Shenzhen Key Laboratory for High Performance Data Mining, Shenzhen Institute of Advanced Technology, Chinese Academy of Sciences, Shenzhen, 518055, China; Shenzhen College of Advanced Technology, University of Chinese Academy of Sciences, Beijing, 100049, China.
Shenzhen Key Laboratory for High Performance Data Mining, Shenzhen Institute of Advanced Technology, Chinese Academy of Sciences, Shenzhen, 518055, China; College of Mathematics and Information Science, Hebei University, Baoding, 071002, China.
Comput Biol Med. 2023 Oct;165:107404. doi: 10.1016/j.compbiomed.2023.107404. Epub 2023 Aug 28.
DNA data storage is a promising technology that utilizes computer simulation, and synthetic biology, offering high-density and reliable digital information storage. It is challenging to store massive data in a small amount of DNA without losing the original data since nonspecific hybridization errors occur frequently and severely affect the reliability of stored data. This study proposes a novel biologically optimized encoding model for DNA data storage (BO-DNA) to overcome the reliability problem. BO-DNA model is developed by a new rule-based mapping method to avoid data drop during the transcoding of binary data to premier nucleotides. A customized optimization algorithm based on a tent chaotic map is applied to maximize the lower bounds that help to minimize the nonspecific hybridization errors. The robustness of BO-DNA is computed by four bio-constraints to confirm the reliability of newly generated DNA sequences. Experimentally, different medical images are encoded and decoded successfully with 12%-59% improved lower bounds and optimally constrained-based DNA sequences reported with 1.77bit/nt average density. BO-DNA's results demonstrate substantial advantages in constructing reliable DNA data storage.

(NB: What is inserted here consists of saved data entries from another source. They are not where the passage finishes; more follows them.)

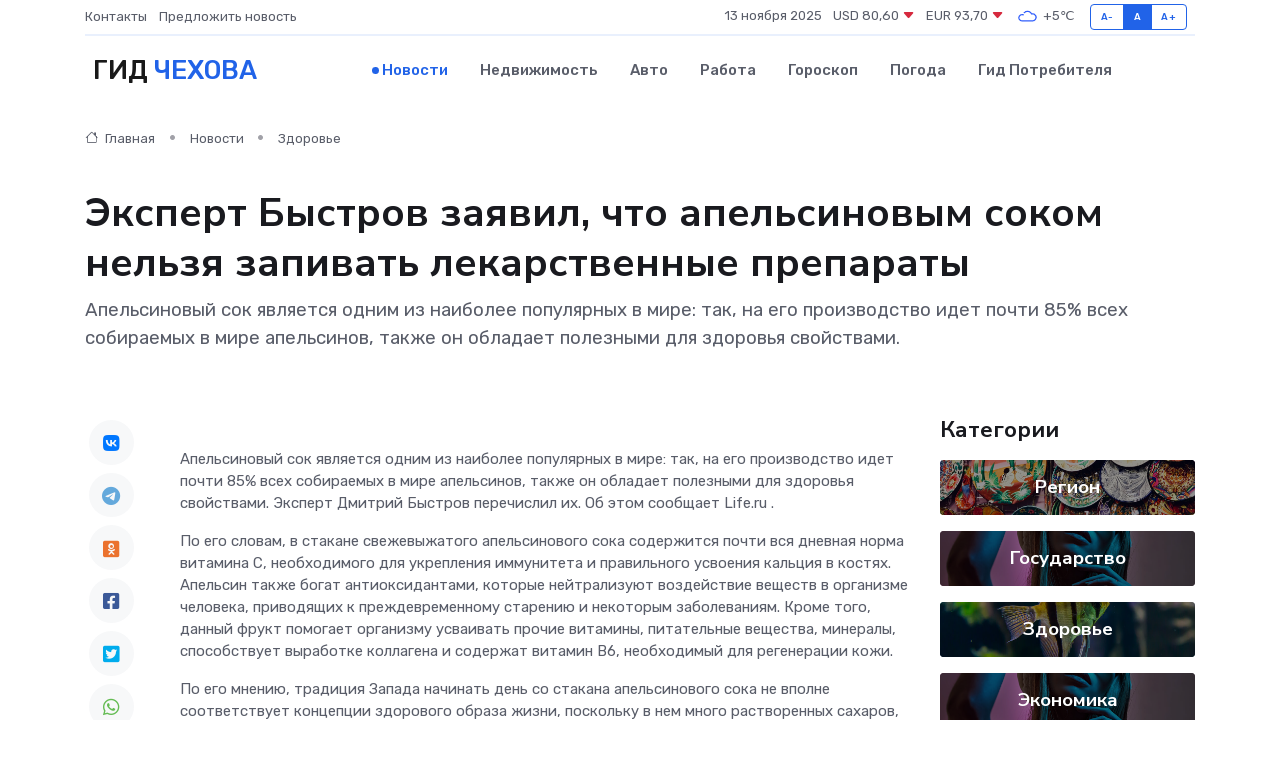

--- FILE ---
content_type: text/html; charset=utf-8
request_url: https://www.google.com/recaptcha/api2/aframe
body_size: 267
content:
<!DOCTYPE HTML><html><head><meta http-equiv="content-type" content="text/html; charset=UTF-8"></head><body><script nonce="Xts2sXBXV5f__L9nnu8NKw">/** Anti-fraud and anti-abuse applications only. See google.com/recaptcha */ try{var clients={'sodar':'https://pagead2.googlesyndication.com/pagead/sodar?'};window.addEventListener("message",function(a){try{if(a.source===window.parent){var b=JSON.parse(a.data);var c=clients[b['id']];if(c){var d=document.createElement('img');d.src=c+b['params']+'&rc='+(localStorage.getItem("rc::a")?sessionStorage.getItem("rc::b"):"");window.document.body.appendChild(d);sessionStorage.setItem("rc::e",parseInt(sessionStorage.getItem("rc::e")||0)+1);localStorage.setItem("rc::h",'1763058492219');}}}catch(b){}});window.parent.postMessage("_grecaptcha_ready", "*");}catch(b){}</script></body></html>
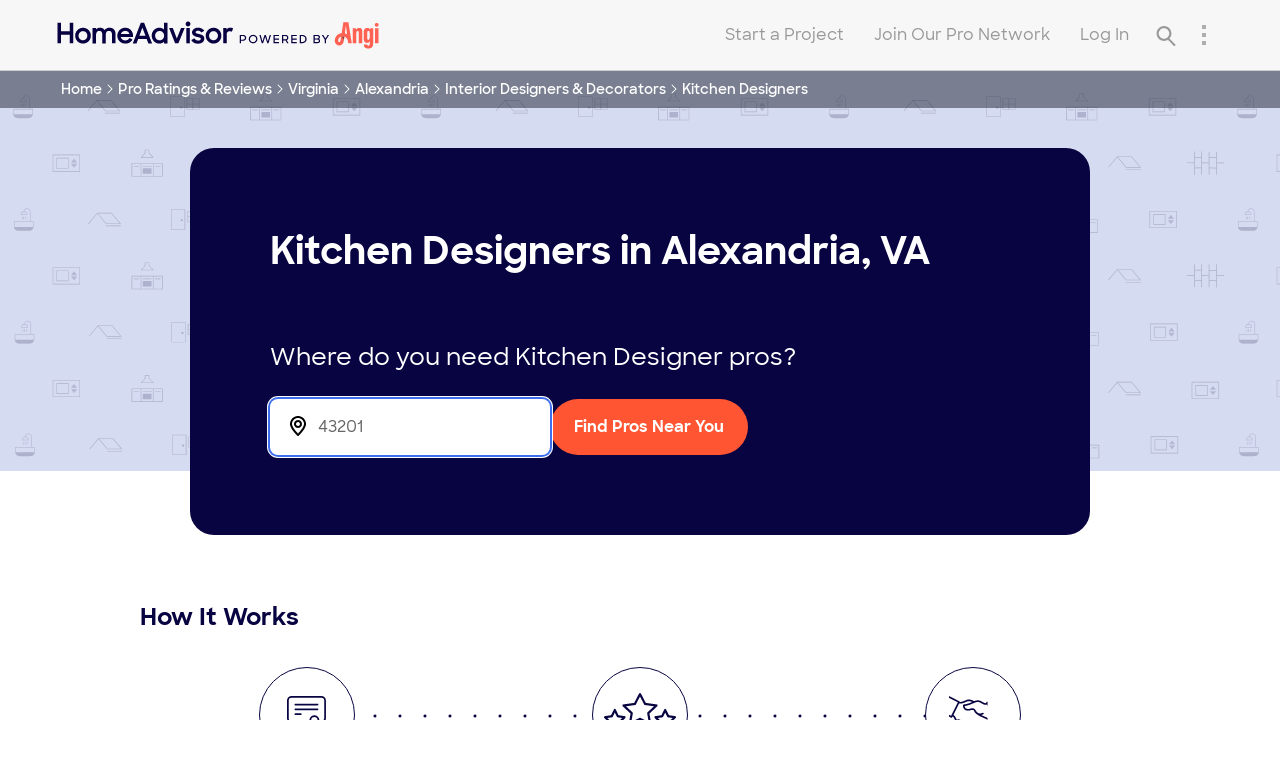

--- FILE ---
content_type: application/x-javascript;charset=utf-8
request_url: https://smetrics.homeadvisor.com/id?d_visid_ver=4.4.0&d_fieldgroup=A&mcorgid=D5C06A65527038CC0A490D4D%40AdobeOrg&mid=30689060588564921709106887146114706577&ts=1768978148339
body_size: -38
content:
{"mid":"30689060588564921709106887146114706577"}

--- FILE ---
content_type: application/javascript; charset=UTF-8
request_url: https://ha-directory-ssr.homeadvisor.com/_next/static/chunks/webpack-5752944655d749a0.js
body_size: 483
content:
!function(){"use strict";var n={},e={};function r(t){var o=e[t];if(void 0!==o)return o.exports;var i=e[t]={exports:{}},u=!0;try{n[t].call(i.exports,i,i.exports,r),u=!1}finally{u&&delete e[t]}return i.exports}r.m=n,function(){var n=[];r.O=function(e,t,o,i){if(!t){var u=1/0;for(a=0;a<n.length;a++){t=n[a][0],o=n[a][1],i=n[a][2];for(var f=!0,c=0;c<t.length;c++)(!1&i||u>=i)&&Object.keys(r.O).every((function(n){return r.O[n](t[c])}))?t.splice(c--,1):(f=!1,i<u&&(u=i));if(f){n.splice(a--,1);var l=o();void 0!==l&&(e=l)}}return e}i=i||0;for(var a=n.length;a>0&&n[a-1][2]>i;a--)n[a]=n[a-1];n[a]=[t,o,i]}}(),r.n=function(n){var e=n&&n.__esModule?function(){return n.default}:function(){return n};return r.d(e,{a:e}),e},r.d=function(n,e){for(var t in e)r.o(e,t)&&!r.o(n,t)&&Object.defineProperty(n,t,{enumerable:!0,get:e[t]})},r.g=function(){if("object"===typeof globalThis)return globalThis;try{return this||new Function("return this")()}catch(n){if("object"===typeof window)return window}}(),r.o=function(n,e){return Object.prototype.hasOwnProperty.call(n,e)},r.r=function(n){"undefined"!==typeof Symbol&&Symbol.toStringTag&&Object.defineProperty(n,Symbol.toStringTag,{value:"Module"}),Object.defineProperty(n,"__esModule",{value:!0})},r.p="/_next/",function(){var n={272:0};r.O.j=function(e){return 0===n[e]};var e=function(e,t){var o,i,u=t[0],f=t[1],c=t[2],l=0;if(u.some((function(e){return 0!==n[e]}))){for(o in f)r.o(f,o)&&(r.m[o]=f[o]);if(c)var a=c(r)}for(e&&e(t);l<u.length;l++)i=u[l],r.o(n,i)&&n[i]&&n[i][0](),n[i]=0;return r.O(a)},t=self.webpackChunk_N_E=self.webpackChunk_N_E||[];t.forEach(e.bind(null,0)),t.push=e.bind(null,t.push.bind(t))}()}();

DNA 数据存储是一种有前途的技术,利用计算机模拟和合成生物学,提供高密度和可靠的数字信息存储。由于非特异性杂交错误经常发生且严重影响存储数据的可靠性,因此在不丢失原始数据的情况下,将大量数据存储在少量 DNA 中具有挑战性。本研究提出了一种新的用于 DNA 数据存储的生物优化编码模型(BO-DNA)来克服可靠性问题。BO-DNA 模型是通过一种新的基于规则的映射方法开发的,以避免在将二进制数据转换为主要核苷酸时数据丢失。应用基于帐篷混沌图的定制优化算法来最大化下限,有助于最小化非特异性杂交错误。通过四个生物约束来计算 BO-DNA 的稳健性,以确认新生成的 DNA 序列的可靠性。实验中,成功地对不同的医学图像进行了编码和解码,具有 12%-59%提高的下限和报告的最佳基于约束的 DNA 序列具有 1.77bit/nt 的平均密度。BO-DNA 的结果表明,在构建可靠的 DNA 数据存储方面具有显著优势。